Wednesday, March 28, 2012

March updates

  • If you listen to one oral argument from March 27, well, I have to say that you need to listen to Paul Clement's performance in HHS v. Florida. But if you have time for a second oral argument, and you have a hankering for Third Circuit class action action, I'd be curious about your thoughts of the argument in Dewey v. Volkswagen. See also.
  • Following up on our earlier post, the Third Circuit denied the motion for sanctions without comment, or permitting us to file a reply brief. (Mazie Slater had no explanation for the misquote; they used the passive voice in describing its mysterious appearance in the brief, and didn't explain how citecheckers missed it.) Having been given such carte blanche, Mazie Slater then proceeded to lie to the court about the terms of the settlement and settlement notice during the oral argument. I simply don't understand why courts aren't willing to do more to police the attorneys who appear before them. If the only consequence for inventing a citation out of whole cloth is the need to file an errata deleting an invented citation (i.e., the brief that should have been filed in the first place), what incentive does the Holmesian "bad actor" have to get the law right in the first place? After all, if there's a 5% chance that the fictionalized version will swing the case, 5% times $9 million in fees is a $450,000 incentive to lie to the court. If the bad actor isn't facing a proportionate downside, you can expect the bad actor to act badly.

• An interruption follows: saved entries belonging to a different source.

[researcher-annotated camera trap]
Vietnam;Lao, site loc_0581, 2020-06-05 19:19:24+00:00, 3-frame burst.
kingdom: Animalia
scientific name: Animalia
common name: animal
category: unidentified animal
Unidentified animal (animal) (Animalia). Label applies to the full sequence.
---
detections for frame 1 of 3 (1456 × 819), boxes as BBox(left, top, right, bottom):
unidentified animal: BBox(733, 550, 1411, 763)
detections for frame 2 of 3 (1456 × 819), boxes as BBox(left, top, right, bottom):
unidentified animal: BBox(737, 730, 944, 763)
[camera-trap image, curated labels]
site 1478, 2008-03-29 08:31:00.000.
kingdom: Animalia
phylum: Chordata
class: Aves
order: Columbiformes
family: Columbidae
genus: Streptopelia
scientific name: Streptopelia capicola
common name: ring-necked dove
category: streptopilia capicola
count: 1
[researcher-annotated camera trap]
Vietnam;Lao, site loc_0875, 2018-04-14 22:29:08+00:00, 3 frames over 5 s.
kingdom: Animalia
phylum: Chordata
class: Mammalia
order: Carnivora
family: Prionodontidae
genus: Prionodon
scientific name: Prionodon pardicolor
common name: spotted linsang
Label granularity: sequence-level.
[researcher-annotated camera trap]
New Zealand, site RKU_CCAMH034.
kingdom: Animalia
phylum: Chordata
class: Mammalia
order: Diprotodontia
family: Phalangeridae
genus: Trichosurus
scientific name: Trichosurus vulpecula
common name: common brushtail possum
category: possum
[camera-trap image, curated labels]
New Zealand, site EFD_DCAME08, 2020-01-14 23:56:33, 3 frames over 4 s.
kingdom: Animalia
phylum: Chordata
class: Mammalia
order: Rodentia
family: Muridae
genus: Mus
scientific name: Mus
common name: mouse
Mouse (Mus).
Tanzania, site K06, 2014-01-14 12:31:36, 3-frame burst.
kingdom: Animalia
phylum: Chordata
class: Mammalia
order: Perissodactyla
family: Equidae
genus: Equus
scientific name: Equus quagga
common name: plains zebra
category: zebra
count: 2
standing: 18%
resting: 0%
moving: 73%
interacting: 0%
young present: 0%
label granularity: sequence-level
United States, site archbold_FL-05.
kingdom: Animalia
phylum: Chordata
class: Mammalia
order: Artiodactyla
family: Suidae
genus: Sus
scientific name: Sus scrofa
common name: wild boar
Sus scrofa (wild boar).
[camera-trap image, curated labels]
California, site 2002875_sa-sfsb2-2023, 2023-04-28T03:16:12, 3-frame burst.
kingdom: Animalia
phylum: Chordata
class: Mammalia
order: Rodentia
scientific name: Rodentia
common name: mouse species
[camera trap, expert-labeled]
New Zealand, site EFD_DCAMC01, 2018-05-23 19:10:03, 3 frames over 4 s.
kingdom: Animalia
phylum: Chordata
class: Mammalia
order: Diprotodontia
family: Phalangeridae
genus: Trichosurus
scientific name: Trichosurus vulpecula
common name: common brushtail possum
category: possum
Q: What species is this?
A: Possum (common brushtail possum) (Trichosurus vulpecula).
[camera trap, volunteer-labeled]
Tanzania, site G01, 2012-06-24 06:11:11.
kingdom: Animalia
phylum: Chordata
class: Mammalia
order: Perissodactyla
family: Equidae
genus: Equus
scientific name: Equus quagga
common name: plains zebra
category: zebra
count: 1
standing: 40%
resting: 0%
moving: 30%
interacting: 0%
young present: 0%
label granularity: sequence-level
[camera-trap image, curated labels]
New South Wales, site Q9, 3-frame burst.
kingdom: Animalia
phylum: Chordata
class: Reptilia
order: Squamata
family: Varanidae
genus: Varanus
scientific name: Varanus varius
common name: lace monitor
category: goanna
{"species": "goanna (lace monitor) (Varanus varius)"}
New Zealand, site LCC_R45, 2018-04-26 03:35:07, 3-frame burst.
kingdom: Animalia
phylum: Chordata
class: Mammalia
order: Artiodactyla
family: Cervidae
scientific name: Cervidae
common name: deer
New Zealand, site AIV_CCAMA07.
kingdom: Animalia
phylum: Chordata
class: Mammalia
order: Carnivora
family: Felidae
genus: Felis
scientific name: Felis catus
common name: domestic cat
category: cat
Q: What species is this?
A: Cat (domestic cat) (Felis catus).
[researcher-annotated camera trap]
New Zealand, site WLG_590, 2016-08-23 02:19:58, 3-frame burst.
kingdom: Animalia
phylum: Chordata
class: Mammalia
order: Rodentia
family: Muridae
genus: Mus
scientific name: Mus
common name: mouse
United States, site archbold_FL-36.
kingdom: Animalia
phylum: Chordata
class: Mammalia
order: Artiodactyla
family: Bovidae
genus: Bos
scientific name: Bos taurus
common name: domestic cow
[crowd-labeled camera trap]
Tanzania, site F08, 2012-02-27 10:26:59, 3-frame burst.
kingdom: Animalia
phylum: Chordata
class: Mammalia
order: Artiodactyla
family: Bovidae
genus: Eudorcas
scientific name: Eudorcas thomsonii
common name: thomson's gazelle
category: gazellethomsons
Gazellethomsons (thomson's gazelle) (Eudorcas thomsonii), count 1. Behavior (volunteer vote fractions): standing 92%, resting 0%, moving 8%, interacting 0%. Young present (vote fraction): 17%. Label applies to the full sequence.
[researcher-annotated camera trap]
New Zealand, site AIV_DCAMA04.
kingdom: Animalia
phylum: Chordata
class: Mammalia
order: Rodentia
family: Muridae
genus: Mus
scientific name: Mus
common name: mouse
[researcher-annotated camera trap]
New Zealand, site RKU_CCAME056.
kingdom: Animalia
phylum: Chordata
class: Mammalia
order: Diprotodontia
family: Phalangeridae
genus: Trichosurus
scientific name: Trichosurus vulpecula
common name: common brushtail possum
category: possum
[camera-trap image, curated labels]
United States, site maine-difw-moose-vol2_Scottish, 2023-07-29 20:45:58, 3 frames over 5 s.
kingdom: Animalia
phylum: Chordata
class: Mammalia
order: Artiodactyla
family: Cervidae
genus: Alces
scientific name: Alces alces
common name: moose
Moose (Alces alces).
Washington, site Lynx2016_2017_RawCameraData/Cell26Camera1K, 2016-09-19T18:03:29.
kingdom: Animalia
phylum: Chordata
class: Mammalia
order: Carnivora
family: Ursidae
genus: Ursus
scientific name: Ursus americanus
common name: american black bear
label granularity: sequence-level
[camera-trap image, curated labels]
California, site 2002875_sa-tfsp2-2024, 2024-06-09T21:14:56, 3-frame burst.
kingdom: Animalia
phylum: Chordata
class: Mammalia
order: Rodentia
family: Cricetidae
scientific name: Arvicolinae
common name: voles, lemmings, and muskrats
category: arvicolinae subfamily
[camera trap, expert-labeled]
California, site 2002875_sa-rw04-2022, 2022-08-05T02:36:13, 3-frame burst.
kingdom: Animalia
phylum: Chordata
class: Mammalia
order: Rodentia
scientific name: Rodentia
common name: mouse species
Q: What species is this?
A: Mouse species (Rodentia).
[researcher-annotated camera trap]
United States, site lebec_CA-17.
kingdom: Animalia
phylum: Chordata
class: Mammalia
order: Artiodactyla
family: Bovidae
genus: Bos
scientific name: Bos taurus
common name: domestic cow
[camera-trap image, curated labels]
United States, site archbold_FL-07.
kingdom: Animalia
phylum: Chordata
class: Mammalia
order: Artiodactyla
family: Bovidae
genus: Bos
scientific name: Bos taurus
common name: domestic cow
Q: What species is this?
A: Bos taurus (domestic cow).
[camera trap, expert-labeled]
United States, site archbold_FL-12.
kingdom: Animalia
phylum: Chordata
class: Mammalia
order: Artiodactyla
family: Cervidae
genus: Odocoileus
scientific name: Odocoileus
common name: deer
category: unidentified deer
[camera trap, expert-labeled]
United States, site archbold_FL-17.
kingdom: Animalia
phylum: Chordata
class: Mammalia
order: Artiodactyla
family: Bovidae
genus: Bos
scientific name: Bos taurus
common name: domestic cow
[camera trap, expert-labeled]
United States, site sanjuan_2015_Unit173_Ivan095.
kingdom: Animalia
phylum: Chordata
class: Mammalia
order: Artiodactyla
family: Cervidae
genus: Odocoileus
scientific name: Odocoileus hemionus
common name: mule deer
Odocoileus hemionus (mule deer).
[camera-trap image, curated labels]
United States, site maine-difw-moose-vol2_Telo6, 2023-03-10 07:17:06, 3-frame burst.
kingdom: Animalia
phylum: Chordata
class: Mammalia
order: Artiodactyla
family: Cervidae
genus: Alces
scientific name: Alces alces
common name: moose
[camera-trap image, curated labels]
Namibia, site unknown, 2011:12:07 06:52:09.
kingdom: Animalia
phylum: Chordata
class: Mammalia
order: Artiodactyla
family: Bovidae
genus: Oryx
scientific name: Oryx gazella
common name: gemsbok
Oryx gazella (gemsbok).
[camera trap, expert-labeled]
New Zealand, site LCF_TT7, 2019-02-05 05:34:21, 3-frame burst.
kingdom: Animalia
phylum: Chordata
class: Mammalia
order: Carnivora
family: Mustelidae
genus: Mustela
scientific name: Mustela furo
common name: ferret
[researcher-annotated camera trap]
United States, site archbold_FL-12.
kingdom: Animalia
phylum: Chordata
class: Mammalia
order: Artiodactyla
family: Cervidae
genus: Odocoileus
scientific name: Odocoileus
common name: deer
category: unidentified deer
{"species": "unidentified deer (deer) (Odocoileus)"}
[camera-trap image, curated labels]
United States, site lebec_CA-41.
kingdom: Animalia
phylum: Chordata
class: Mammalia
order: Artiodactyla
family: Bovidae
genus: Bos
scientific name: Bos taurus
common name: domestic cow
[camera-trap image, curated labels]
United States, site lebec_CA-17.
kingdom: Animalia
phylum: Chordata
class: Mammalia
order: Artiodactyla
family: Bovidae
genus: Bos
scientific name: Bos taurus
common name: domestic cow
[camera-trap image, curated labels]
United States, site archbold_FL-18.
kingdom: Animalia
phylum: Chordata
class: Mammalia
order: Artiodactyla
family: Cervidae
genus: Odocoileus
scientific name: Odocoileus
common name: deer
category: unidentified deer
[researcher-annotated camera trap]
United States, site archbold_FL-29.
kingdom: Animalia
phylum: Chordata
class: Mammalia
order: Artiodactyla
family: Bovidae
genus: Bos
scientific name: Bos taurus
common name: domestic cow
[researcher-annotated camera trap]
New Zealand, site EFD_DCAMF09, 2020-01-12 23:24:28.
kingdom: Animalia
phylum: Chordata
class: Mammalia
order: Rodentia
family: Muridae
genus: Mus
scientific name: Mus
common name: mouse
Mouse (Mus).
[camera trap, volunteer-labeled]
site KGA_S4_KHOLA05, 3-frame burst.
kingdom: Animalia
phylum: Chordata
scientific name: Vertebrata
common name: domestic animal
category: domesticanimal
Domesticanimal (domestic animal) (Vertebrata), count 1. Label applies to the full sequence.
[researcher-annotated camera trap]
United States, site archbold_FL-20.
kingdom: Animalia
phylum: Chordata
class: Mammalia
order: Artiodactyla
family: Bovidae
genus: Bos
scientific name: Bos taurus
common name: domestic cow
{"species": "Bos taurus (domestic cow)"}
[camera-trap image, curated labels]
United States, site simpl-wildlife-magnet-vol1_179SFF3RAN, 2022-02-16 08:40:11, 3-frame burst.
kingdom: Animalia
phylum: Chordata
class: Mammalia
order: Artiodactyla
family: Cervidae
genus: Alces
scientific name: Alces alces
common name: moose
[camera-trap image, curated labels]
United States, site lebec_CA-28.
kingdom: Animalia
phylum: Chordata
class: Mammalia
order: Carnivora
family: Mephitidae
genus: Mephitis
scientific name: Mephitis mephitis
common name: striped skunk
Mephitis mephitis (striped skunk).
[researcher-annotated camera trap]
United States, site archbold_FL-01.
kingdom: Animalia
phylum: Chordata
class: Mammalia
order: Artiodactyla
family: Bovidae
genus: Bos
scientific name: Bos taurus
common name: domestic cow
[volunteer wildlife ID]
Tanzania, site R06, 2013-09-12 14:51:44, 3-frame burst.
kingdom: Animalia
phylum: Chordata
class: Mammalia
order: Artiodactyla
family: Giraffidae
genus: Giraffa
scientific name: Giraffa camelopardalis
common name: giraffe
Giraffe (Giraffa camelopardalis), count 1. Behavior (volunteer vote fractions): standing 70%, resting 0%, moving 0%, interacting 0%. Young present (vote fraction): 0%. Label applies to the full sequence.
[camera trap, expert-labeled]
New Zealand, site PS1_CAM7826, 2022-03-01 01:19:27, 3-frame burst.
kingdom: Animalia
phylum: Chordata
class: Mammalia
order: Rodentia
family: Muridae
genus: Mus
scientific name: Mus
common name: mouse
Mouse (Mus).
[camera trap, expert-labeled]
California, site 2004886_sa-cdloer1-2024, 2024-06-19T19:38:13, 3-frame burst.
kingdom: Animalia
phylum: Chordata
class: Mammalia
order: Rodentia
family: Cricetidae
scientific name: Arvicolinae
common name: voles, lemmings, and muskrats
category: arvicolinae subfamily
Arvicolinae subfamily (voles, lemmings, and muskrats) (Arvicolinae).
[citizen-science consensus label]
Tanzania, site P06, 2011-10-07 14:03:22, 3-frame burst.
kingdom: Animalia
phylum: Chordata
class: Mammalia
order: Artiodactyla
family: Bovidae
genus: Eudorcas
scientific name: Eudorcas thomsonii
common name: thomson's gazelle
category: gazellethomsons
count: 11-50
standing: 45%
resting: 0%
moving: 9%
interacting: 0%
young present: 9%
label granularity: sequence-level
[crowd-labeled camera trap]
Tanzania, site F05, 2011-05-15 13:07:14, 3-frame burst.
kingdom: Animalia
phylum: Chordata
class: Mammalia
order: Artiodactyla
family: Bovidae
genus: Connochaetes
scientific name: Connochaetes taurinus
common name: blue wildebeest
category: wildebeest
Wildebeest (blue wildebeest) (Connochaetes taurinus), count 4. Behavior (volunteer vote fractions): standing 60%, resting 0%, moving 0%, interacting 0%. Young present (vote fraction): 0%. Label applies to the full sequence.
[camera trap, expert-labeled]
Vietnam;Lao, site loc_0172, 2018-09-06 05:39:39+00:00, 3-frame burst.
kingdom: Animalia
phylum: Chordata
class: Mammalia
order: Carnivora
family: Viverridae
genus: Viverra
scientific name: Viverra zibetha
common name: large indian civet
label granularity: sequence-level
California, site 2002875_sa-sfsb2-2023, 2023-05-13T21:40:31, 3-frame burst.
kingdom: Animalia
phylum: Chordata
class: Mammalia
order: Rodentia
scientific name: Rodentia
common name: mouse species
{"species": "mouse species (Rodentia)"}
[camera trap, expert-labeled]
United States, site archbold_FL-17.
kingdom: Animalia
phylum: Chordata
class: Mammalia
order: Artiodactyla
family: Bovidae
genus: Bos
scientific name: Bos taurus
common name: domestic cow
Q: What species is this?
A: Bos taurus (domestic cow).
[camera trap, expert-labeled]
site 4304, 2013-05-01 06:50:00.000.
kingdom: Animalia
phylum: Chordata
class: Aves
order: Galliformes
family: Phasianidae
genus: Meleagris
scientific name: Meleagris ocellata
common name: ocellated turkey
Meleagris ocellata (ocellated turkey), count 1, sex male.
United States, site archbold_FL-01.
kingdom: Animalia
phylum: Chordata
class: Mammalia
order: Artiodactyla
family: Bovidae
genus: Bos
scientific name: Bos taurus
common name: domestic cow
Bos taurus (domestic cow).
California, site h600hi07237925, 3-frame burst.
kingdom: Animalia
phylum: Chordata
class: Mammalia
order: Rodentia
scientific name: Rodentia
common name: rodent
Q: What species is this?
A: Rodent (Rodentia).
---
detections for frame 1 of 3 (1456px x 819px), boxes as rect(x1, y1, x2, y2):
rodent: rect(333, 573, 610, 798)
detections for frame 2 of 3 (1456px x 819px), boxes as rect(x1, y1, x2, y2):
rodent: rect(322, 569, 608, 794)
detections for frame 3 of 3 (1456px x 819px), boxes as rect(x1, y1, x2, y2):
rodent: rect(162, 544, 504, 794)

  • We renewed our objection in Bluetooth. Details at Point of Law.
  • The Apple MagSafe settlement—$600,000 for the class, $3.1 million for the attorneys—was rubber-stamped by the district court. We plan to appeal to the Ninth Circuit.
  • In the Online DVD Rental Antitrust Litigation settlement with Wal-Mart for a class of Netflix customers, the district court agreed with the settling parties that a coupon isn't a coupon if they call it a "gift card" instead, and that the restrictions on coupon settlements in the Class Action Fairness Act didn't apply, and rejected my objection. We believe this contradicts CAFA, as well as Seventh Circuit precedent, and plan to ask the Ninth Circuit to address this problem.